In the give example you see the western point are in general better than the eastern ones, so in the setup there might be differences in setup depending on the pier side.
The Error Ascending graph show all model points sorted by ascending error values. You might see some outside points which differ a lot from other ones or recognize an elbow type of curve which also might lead to some issues with you setup.
The Error Distribution graph shows in a polar plot how the error values (higher values on outer rings) and the polar angle of the error value.
In all graphs you will see the pink lines which show the value of the Target (RMS) setting in the “Optimize actual model” box. This helps in adjusting a cut-off value for automatic model point removal.
Optimizing the model¶
I some cases you will discover that some model points and their errors are outside a reasonable area. In that case three different model optimization scenarios come into place. The first and the obvious one is to remove manually the worst point of the model (1).
If you have more than a single point to remove, the second and third come into place, an automation process within MountWizzard4. With setting the checkbox “Optimize overall Target RMS” (3) and starting the optimization run (6), MountWizzard4 will delete as many point until the Model RMS (2) is below the selected threshold (5).
Checking “Delete point above Target RMS” (4) and run (6) the optimization, MountWizzard4 will delete all points where their individual Error is above the selected threshold (5).
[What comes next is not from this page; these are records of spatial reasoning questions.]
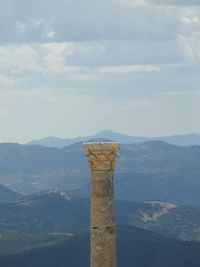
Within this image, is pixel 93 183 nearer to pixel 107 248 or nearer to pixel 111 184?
pixel 111 184

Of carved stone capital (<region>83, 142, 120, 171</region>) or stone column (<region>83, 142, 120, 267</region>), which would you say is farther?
carved stone capital (<region>83, 142, 120, 171</region>)

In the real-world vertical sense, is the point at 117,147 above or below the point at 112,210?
above

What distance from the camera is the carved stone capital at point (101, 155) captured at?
109ft

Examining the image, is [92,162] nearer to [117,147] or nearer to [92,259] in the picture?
[117,147]

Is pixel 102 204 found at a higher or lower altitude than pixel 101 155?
lower

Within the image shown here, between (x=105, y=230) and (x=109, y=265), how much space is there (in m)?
1.53

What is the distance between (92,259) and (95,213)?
79.5 inches

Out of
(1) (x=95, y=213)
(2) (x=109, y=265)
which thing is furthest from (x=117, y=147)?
(2) (x=109, y=265)

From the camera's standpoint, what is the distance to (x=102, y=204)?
3328cm

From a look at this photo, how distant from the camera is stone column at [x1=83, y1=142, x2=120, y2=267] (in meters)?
32.9

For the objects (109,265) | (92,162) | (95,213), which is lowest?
(109,265)

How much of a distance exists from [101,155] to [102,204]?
217cm

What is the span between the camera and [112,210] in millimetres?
33562

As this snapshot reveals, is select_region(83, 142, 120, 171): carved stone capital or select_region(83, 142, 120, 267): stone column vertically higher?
select_region(83, 142, 120, 171): carved stone capital
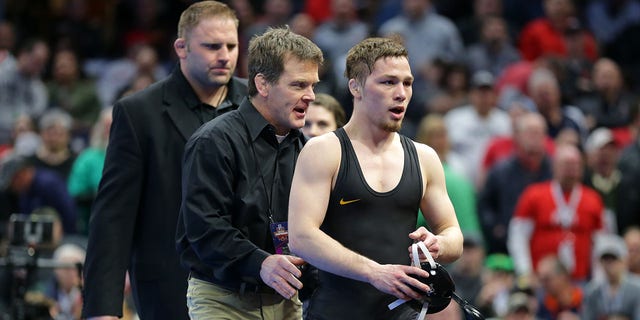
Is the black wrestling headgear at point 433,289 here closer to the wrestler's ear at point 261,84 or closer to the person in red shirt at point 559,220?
the wrestler's ear at point 261,84

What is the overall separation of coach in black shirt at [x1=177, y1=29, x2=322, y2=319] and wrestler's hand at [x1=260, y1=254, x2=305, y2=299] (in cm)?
10

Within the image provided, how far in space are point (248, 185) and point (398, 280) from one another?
0.91 m

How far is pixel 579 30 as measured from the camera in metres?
13.2

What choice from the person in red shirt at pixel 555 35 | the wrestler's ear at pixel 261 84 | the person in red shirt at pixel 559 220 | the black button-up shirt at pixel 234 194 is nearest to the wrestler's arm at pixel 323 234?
the black button-up shirt at pixel 234 194

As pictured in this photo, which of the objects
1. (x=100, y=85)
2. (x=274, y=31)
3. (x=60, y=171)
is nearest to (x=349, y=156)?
(x=274, y=31)

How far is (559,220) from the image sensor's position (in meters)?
10.1

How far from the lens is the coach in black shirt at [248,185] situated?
4.87 meters

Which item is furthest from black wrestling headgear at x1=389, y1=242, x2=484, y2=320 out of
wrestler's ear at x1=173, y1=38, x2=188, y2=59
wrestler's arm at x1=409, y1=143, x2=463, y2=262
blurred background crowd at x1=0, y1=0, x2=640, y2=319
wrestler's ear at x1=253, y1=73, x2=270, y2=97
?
blurred background crowd at x1=0, y1=0, x2=640, y2=319

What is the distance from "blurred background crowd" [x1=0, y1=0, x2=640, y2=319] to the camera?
9842mm

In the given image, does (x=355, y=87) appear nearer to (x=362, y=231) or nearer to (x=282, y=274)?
(x=362, y=231)

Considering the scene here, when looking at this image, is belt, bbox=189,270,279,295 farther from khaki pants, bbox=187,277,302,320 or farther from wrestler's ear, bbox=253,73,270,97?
wrestler's ear, bbox=253,73,270,97

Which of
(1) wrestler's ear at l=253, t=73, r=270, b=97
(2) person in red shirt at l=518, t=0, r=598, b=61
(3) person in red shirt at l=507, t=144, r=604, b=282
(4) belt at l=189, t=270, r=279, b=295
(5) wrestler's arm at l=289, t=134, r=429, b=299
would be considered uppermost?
(2) person in red shirt at l=518, t=0, r=598, b=61

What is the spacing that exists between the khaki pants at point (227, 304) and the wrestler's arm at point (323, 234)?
1.65 feet

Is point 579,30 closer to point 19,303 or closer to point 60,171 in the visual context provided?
point 60,171
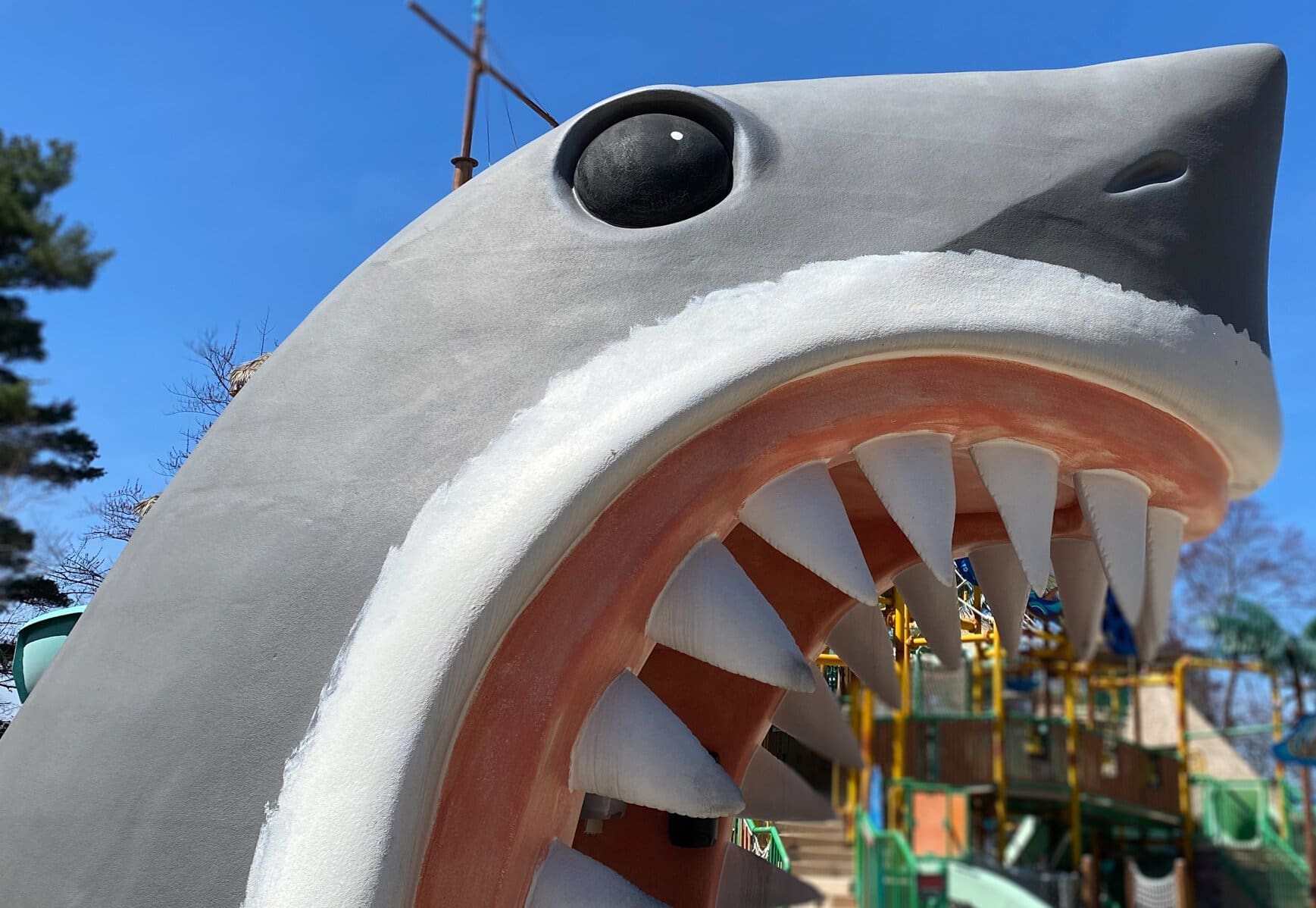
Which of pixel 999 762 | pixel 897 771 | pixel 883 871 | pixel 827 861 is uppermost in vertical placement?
pixel 999 762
Please note that this will lead to a different Model RMS (2).
Explanation of optimization of process:¶
Yes you could remove bad points from the model. But does it help ? Again from mathematics: you bend an error curve like a metal plate over a rough surface to equalize it. If the is a single stone under this plate -> approximation might be bad. So removing this stone might help in getting a better approximation for the rest of the surface. But it is not good to remove the gravel under the plate to improve just numbers in RMS! If I see large outliers in alignment errors within an area which shows good numbers around, I remove that single point. But not to much. In average I remove 2-5 points from a 60 point model max. Yes if you remove a point the over RMS could rise ! That’s because the whole model is newly calculated and that’s no subtraction of a bad point.